— Material supplied —
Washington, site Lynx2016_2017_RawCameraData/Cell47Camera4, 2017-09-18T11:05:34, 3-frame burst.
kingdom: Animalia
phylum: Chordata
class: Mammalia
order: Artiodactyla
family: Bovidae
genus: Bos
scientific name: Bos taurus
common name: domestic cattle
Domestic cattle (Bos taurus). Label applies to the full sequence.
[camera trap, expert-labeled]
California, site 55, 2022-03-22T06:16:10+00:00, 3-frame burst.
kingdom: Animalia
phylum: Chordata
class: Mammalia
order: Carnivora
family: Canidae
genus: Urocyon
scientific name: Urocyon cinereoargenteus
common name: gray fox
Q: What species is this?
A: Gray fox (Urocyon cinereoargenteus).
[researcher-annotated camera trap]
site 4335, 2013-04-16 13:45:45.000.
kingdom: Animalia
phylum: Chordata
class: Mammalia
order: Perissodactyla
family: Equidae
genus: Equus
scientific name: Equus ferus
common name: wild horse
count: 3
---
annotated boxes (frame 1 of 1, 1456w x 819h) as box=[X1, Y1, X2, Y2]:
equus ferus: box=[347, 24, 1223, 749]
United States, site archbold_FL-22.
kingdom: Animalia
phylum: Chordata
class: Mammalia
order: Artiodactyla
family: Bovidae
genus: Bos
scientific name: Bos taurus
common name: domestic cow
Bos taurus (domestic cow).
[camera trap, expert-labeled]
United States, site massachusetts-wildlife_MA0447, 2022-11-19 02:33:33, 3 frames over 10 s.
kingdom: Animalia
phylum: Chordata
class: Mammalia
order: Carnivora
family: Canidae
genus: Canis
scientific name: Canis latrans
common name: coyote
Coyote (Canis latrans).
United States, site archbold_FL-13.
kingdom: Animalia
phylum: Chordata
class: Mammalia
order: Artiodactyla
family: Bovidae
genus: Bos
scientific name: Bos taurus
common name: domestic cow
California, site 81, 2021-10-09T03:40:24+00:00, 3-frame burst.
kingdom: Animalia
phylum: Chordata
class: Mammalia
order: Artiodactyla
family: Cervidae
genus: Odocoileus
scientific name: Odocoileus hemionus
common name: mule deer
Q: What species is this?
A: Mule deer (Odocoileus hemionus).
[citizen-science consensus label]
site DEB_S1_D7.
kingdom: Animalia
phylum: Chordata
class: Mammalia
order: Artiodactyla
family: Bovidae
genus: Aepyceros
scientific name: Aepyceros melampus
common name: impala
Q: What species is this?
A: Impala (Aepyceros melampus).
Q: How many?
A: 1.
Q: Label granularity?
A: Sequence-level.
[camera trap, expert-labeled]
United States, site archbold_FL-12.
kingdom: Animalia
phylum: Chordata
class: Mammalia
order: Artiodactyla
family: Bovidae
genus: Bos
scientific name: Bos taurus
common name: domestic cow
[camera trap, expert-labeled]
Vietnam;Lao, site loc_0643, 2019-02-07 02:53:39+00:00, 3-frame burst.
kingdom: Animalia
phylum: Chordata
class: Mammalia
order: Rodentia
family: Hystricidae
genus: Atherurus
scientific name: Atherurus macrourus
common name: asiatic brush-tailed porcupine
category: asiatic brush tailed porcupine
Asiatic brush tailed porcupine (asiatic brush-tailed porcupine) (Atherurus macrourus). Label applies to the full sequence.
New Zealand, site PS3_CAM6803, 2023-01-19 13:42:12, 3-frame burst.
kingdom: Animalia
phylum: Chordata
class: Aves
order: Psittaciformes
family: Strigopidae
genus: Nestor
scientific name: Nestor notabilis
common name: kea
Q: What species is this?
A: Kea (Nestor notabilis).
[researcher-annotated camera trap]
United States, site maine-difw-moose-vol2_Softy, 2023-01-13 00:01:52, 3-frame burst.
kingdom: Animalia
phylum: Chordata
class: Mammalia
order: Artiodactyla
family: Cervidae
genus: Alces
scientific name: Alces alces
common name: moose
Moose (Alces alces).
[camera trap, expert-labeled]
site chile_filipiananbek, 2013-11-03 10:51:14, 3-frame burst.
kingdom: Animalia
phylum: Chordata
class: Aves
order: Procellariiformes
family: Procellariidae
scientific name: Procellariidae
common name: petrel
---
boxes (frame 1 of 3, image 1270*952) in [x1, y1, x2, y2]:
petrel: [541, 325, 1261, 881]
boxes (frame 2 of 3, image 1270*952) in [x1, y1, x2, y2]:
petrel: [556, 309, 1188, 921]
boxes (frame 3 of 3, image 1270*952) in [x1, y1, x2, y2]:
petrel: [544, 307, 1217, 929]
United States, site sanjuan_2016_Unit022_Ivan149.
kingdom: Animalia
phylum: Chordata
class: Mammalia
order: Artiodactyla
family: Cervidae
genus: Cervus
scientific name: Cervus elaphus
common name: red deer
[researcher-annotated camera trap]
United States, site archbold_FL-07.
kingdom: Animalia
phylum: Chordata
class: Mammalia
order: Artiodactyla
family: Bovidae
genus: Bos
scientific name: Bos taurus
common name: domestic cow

— Exercise goal —
The answer must be the full data, repeated word for word.

— Solution —
Washington, site Lynx2016_2017_RawCameraData/Cell47Camera4, 2017-09-18T11:05:34, 3-frame burst.
kingdom: Animalia
phylum: Chordata
class: Mammalia
order: Artiodactyla
family: Bovidae
genus: Bos
scientific name: Bos taurus
common name: domestic cattle
Domestic cattle (Bos taurus). Label applies to the full sequence.
[camera trap, expert-labeled]
California, site 55, 2022-03-22T06:16:10+00:00, 3-frame burst.
kingdom: Animalia
phylum: Chordata
class: Mammalia
order: Carnivora
family: Canidae
genus: Urocyon
scientific name: Urocyon cinereoargenteus
common name: gray fox
Q: What species is this?
A: Gray fox (Urocyon cinereoargenteus).
[researcher-annotated camera trap]
site 4335, 2013-04-16 13:45:45.000.
kingdom: Animalia
phylum: Chordata
class: Mammalia
order: Perissodactyla
family: Equidae
genus: Equus
scientific name: Equus ferus
common name: wild horse
count: 3
---
annotated boxes (frame 1 of 1, 1456w x 819h) as box=[X1, Y1, X2, Y2]:
equus ferus: box=[347, 24, 1223, 749]
United States, site archbold_FL-22.
kingdom: Animalia
phylum: Chordata
class: Mammalia
order: Artiodactyla
family: Bovidae
genus: Bos
scientific name: Bos taurus
common name: domestic cow
Bos taurus (domestic cow).
[camera trap, expert-labeled]
United States, site massachusetts-wildlife_MA0447, 2022-11-19 02:33:33, 3 frames over 10 s.
kingdom: Animalia
phylum: Chordata
class: Mammalia
order: Carnivora
family: Canidae
genus: Canis
scientific name: Canis latrans
common name: coyote
Coyote (Canis latrans).
United States, site archbold_FL-13.
kingdom: Animalia
phylum: Chordata
class: Mammalia
order: Artiodactyla
family: Bovidae
genus: Bos
scientific name: Bos taurus
common name: domestic cow
California, site 81, 2021-10-09T03:40:24+00:00, 3-frame burst.
kingdom: Animalia
phylum: Chordata
class: Mammalia
order: Artiodactyla
family: Cervidae
genus: Odocoileus
scientific name: Odocoileus hemionus
common name: mule deer
Q: What species is this?
A: Mule deer (Odocoileus hemionus).
[citizen-science consensus label]
site DEB_S1_D7.
kingdom: Animalia
phylum: Chordata
class: Mammalia
order: Artiodactyla
family: Bovidae
genus: Aepyceros
scientific name: Aepyceros melampus
common name: impala
Q: What species is this?
A: Impala (Aepyceros melampus).
Q: How many?
A: 1.
Q: Label granularity?
A: Sequence-level.
[camera trap, expert-labeled]
United States, site archbold_FL-12.
kingdom: Animalia
phylum: Chordata
class: Mammalia
order: Artiodactyla
family: Bovidae
genus: Bos
scientific name: Bos taurus
common name: domestic cow
[camera trap, expert-labeled]
Vietnam;Lao, site loc_0643, 2019-02-07 02:53:39+00:00, 3-frame burst.
kingdom: Animalia
phylum: Chordata
class: Mammalia
order: Rodentia
family: Hystricidae
genus: Atherurus
scientific name: Atherurus macrourus
common name: asiatic brush-tailed porcupine
category: asiatic brush tailed porcupine
Asiatic brush tailed porcupine (asiatic brush-tailed porcupine) (Atherurus macrourus). Label applies to the full sequence.
New Zealand, site PS3_CAM6803, 2023-01-19 13:42:12, 3-frame burst.
kingdom: Animalia
phylum: Chordata
class: Aves
order: Psittaciformes
family: Strigopidae
genus: Nestor
scientific name: Nestor notabilis
common name: kea
Q: What species is this?
A: Kea (Nestor notabilis).
[researcher-annotated camera trap]
United States, site maine-difw-moose-vol2_Softy, 2023-01-13 00:01:52, 3-frame burst.
kingdom: Animalia
phylum: Chordata
class: Mammalia
order: Artiodactyla
family: Cervidae
genus: Alces
scientific name: Alces alces
common name: moose
Moose (Alces alces).
[camera trap, expert-labeled]
site chile_filipiananbek, 2013-11-03 10:51:14, 3-frame burst.
kingdom: Animalia
phylum: Chordata
class: Aves
order: Procellariiformes
family: Procellariidae
scientific name: Procellariidae
common name: petrel
---
boxes (frame 1 of 3, image 1270*952) in [x1, y1, x2, y2]:
petrel: [541, 325, 1261, 881]
boxes (frame 2 of 3, image 1270*952) in [x1, y1, x2, y2]:
petrel: [556, 309, 1188, 921]
boxes (frame 3 of 3, image 1270*952) in [x1, y1, x2, y2]:
petrel: [544, 307, 1217, 929]
United States, site sanjuan_2016_Unit022_Ivan149.
kingdom: Animalia
phylum: Chordata
class: Mammalia
order: Artiodactyla
family: Cervidae
genus: Cervus
scientific name: Cervus elaphus
common name: red deer
[researcher-annotated camera trap]
United States, site archbold_FL-07.
kingdom: Animalia
phylum: Chordata
class: Mammalia
order: Artiodactyla
family: Bovidae
genus: Bos
scientific name: Bos taurus
common name: domestic cow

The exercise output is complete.